Il termine in se stesso significa la lingua di Aram (degli Aramei) o di Mesopotamia, che non è altro che la forma greca dell'espressione ebraica Aram, Naharaim, e cioè, Aram tra i due fiumi (genesi 24:10; FDeut. 23:4; Giudici 3:8.

I Greci diedero ad Aram il monte di Siria, che è un'abbreviazione di Assiria.

L'aramaico appartiene al ramo occidentale delle lingue semitiche, insieme al cananeo, fenicio, ebraico e altre lingue minori.

L'aramaico fu diffuso dagli Aramei a partire dal XIII sec. a.C. e si propagò in tutto il Medio Oriente, divenendo la lingua commerciale più usata. Labano stesso, almeno occasionalmente, usò l'aramaico (Genesi 31:47).

L'aramaico è molto simile all'ebraico e la sua scrittura, come quella ebraica e araba, è di origine fenicia. I testi letterali più antichi giunti fino a noi in aramaico sono quelli contenuti nell'Antico Testamento, e precisamente: Esdra 4:8-6:18; 7:12-26; Daniele 2:4-7,28; Geremia 10:11 e l'espressione "Jegar-Sahadutha" di Genesi 31:47.

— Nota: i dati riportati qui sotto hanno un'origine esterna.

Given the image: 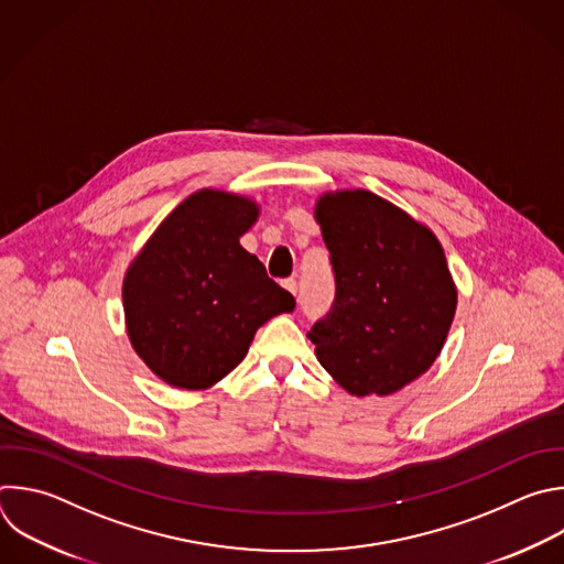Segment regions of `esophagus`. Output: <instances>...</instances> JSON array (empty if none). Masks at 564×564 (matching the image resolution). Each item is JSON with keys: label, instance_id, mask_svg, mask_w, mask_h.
I'll use <instances>...</instances> for the list:
<instances>
[{"label": "esophagus", "instance_id": "34e87169", "mask_svg": "<svg viewBox=\"0 0 564 564\" xmlns=\"http://www.w3.org/2000/svg\"><path fill=\"white\" fill-rule=\"evenodd\" d=\"M283 288H285L290 294H294V296H296V292H299L296 279H285V281H283Z\"/></svg>", "mask_w": 564, "mask_h": 564}]
</instances>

In seguito alle conquiste di Alessandro Magno, l'aramaico decadde come lingua letteraria e venne sostituito dal greco. Continuò invece ad essere usato come lingua commerciale e diplomatica, nonostante il suo frantumarsi in varie lingue e dialetti locali. Così in Siria si ebbero il nabateo e il palmireno , in Palestina il samaritano, l'aramaico giudaico, il galileo e l'aramaico cristiano.

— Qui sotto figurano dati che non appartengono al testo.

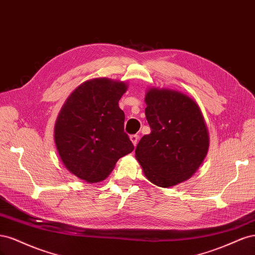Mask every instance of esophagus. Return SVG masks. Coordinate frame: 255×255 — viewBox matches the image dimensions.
I'll list each match as a JSON object with an SVG mask.
<instances>
[{
    "label": "esophagus",
    "instance_id": "34e87169",
    "mask_svg": "<svg viewBox=\"0 0 255 255\" xmlns=\"http://www.w3.org/2000/svg\"><path fill=\"white\" fill-rule=\"evenodd\" d=\"M129 139H130V141L133 142V144L136 146V144L138 143V139H139V136H138L137 134L130 135V136H129Z\"/></svg>",
    "mask_w": 255,
    "mask_h": 255
}]
</instances>
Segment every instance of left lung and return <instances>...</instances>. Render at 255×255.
<instances>
[{"instance_id":"left-lung-1","label":"left lung","mask_w":255,"mask_h":255,"mask_svg":"<svg viewBox=\"0 0 255 255\" xmlns=\"http://www.w3.org/2000/svg\"><path fill=\"white\" fill-rule=\"evenodd\" d=\"M145 118L151 133L136 146V159L151 183L171 187L188 180L204 160L210 136L195 100L170 89L150 88Z\"/></svg>"}]
</instances>
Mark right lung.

In seguito alla conquista arabo-musulmana l'aramaico perse il predominio come lingua diplomatica e commerciale e fu sostituito dall'arabo. L'aramaico continuò ad essere parlato localmente, ma andò perdendo sempre più terreno a favore dell'arabo, fino a ridursi in piccoli nuclei di popolazioni siriane e irachene che attualmente lo usano come dialetto.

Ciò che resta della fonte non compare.